The cDNAs encoding different fragments of CAP350 were amplified by PCR after the 5′ introduction of a T7 promoter and a Kozak sequence, and addition of a poly(A) 3′ sequence. pfu Turbo (Stratagene) was used for the amplification. The presence of the PCR product at the right molecular weight was verified. The PCR products were then transcribed and translated in vitro using the TnT T7 Quick for PCR DNA kit (Promega) in the presence of 10 μCi [³⁵S]methionine for 90 minutes. Translation products were centrifuged for 30 minutes at 100,000 g and mixed for 1 hour with ready-assembled MTs. MTs were assembled by incubating 25 μg purified tubulin (Cytoskeleton) in 40 μM Taxol for 30 minutes at 30°C. MTs were then centrifuged through a 40% glycerol cushion made in KHM buffer. The translation-MT mix was then centrifuged on a 40% glycerol cushion at 100,000 g. Proteins from the supernatant were precipitated using methanol, centrifuged and resuspended in Laemmli buffer as the microtubule pellet.

The cDNA of CAP350 corresponding to a.a. 403-725 was amplified by PCR introducing a 5′ BamH1 site and 3′ EcoR1 site. The PCR product was introduced in pGEX4T3 and sequenced. GST-fusion polypeptides were expressed and isolated from bacterial lysates by affinity chromatography with glutathione-agarose beads. The fusion protein was analysed by Coomassie Blue staining, concentrated and buffer exchanged for MT buffer (KHM) using a Microcons column (Millipore, 10,000 cut-off). MTs were then added to similar amounts of GST alone, or GST-CAP350. After incubation for 1 hour at room temperature, samples were centrifuged over a 40% glycerol cushion in KHM buffer at 100,000 g for 30 minutes. Proteins from supernatants were precipitated and resuspended in Laemmli buffer as MT pellets.

Exponentially growing RPE1 cells were transfected by electroporation and seeded on collagen-fibronectin-coated coverslips for immunofluorescence analyses. Cells were fixed after transfection for 24 hours and processed as described above. Alternatively, cells were transfected using Fugene 6 (Roche) according to the manufacturer's protocol.

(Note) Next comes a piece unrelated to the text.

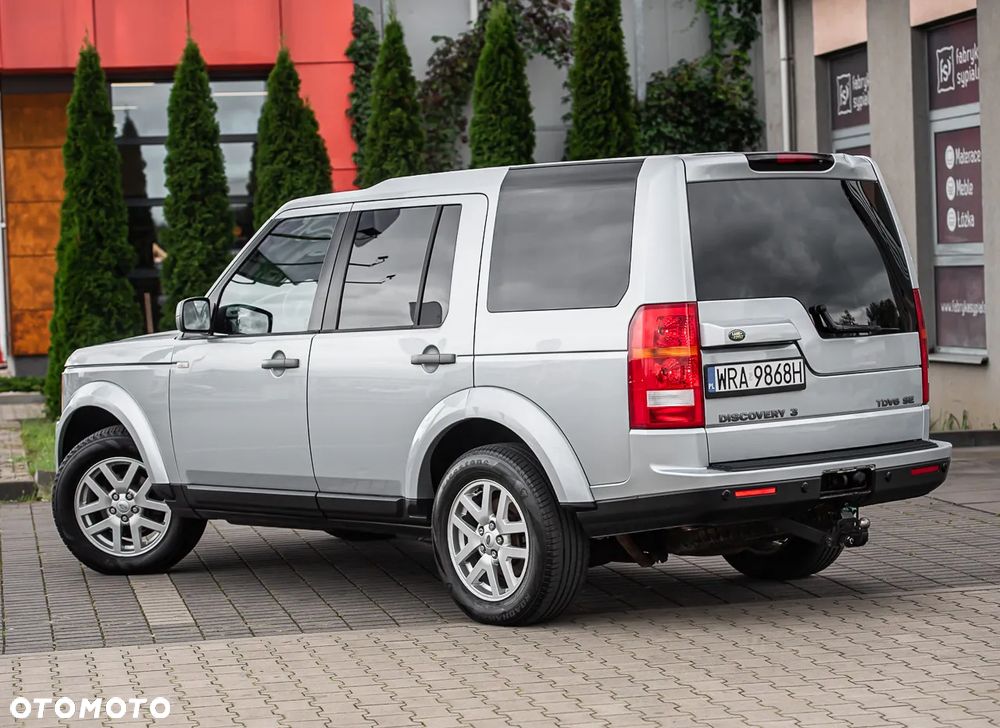 Land Rover Discovery TD V6 SE - 9
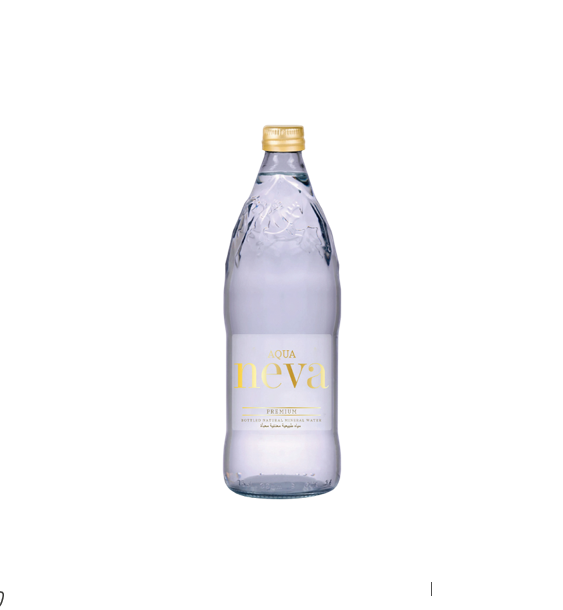 AQUA NEVA NATURAL MINERAL WATER 750ML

RNA interference was performed on HeLa cells. Transfections with duplex RNA were carried out with oligofectamine (Invitrogen) for 48 and 72 hours according to the manufacturer's protocol. The following siRNA duplex oligonucleotides were used for CAP350: 5′-CGACGTTTAGATGCAGAAGAA-3′ and 5′-ATGAACGATATCAGTGCTATA-3′. As a control, one duplex oligonucleotide described by Yan et al. (Yan et al., 2006) for CAP350 was also used. The duplex GL2 (Elbashir et al., 2001) was used for control. All the duplexes were from Qiagen.

We thank A. Paoletti and G. Keryer for critical reading of the manuscript and Annie Rousselet for providing RPE1 α-tubulin expressing cells. This work has been supported by the CNRS (UMR144) and Institut Curie, by ARC3865 to A.M.T. M.M.M. and G.B. were supported by the BBSRC (Grant 067816/Z/02/Z) and BigC Appeal.